XL Video On Musical Of War Of The Worlds

XL Video supplied video equipment and crew for the sold-out arena tour of the musical version of War Of The Worlds, created by maestro Jeff Wayne. The show features musicians on stage– a 48-piece string orchestra, a 10-piece electric band–that support the actors who bring H.G. Well’s novel to life. The show has received great reviews for its staging and projection visuals.

The tour, run by Steve Nolan’s Chromatic Productions Ltd, featured a front projected 80’ wide by 15’ high screen using eight Barco ELM R18 projectors, relaying two hours of high-resolution CGI narrative visuals, created by Media Station.

A massive Martian Fighting Machine (MFM) set piece is used in the show. Stage right featured a 10’ three-dimensional head, onto which custom-made video animation of narrator Richard Burton was projected.

“It was a great privilege and pleasure to be involved with this hugely popular and ambitious tour,” says Paul Wood, project manager for XL.

It took XL’s Dicky Burford as chief engineer, video director Nick Fry, a team of three engineer/projectionists, and two cameramen to realize the visions of both Jeff Wayne and production designer Jonathan Park.

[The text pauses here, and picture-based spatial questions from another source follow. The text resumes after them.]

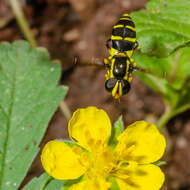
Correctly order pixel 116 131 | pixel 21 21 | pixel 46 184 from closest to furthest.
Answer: pixel 46 184, pixel 116 131, pixel 21 21

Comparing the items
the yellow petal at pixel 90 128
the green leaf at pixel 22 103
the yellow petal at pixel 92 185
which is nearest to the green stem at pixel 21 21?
the green leaf at pixel 22 103

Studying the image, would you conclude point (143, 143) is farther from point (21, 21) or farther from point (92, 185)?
point (21, 21)

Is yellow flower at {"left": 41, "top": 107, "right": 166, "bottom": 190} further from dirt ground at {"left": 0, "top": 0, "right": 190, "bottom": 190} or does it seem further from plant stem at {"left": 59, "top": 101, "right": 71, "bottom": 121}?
dirt ground at {"left": 0, "top": 0, "right": 190, "bottom": 190}

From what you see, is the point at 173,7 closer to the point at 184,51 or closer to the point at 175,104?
the point at 184,51

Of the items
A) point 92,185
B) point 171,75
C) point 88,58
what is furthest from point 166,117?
point 92,185

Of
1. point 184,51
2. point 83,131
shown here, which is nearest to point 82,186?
point 83,131

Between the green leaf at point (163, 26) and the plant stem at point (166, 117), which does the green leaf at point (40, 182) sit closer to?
the green leaf at point (163, 26)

All playback visuals–including the narration–were stored on four two-channel Grass Valley Turbo IDDR hard drives (two pairs run live, plus back up devices) and synchronized to the audio track via SMPTE timecode. Overall show control was run by Barco Events Manager control system.

The R18 projectors were rigged onto their own trusses, and head projectionist Clarke Anderson undertook the precise daily line-up.

Director Nick Fry directed and overlaid playback visuals onto the narrative footage. He cut the mix using one of XL’s Digital Production Units with a Sony DFS700 vision mixer, and this was mapped onto the large screen using one of XL’s four output channel Barco Folsom Encore systems, overseen by Burford.

Fry worked with two Sony D50 cameras in the pit, and concentrated on weaving footage of the five principals into the screen action using a maximum of two ‘windows’ at any one time on the main screen. “The brief was to look unlike standard IMAG,” says Fry, who enjoyed the challenge enormously.

The Martian Fighting Machine and the Richard Burton head were made by Steel Monkey, with the head projected onto by two of XL’s Barco ELM G10’s, located at the FOH position. Burton had recorded the audio for the album but was not filmed reciting the words, and unfortunately died shortly before this was he had a chance to record visuals as well. Media Station skilfully merged a similar pair of real talking lips onto Burton’s face, making it appear to be him relaying the story on the giant head.

This element tricked many audience members into thinking it was produced by some sort of holographic magic rather then a simple video projection.

XL also supplied a Catalyst DL1 moving head fixture with camera capabilities, mounted onto the underbelly of the “MFM”, which was used at particular moments to create the ‘Martian’s eye view’ by scanning the audience, with its output then fed into the video mix.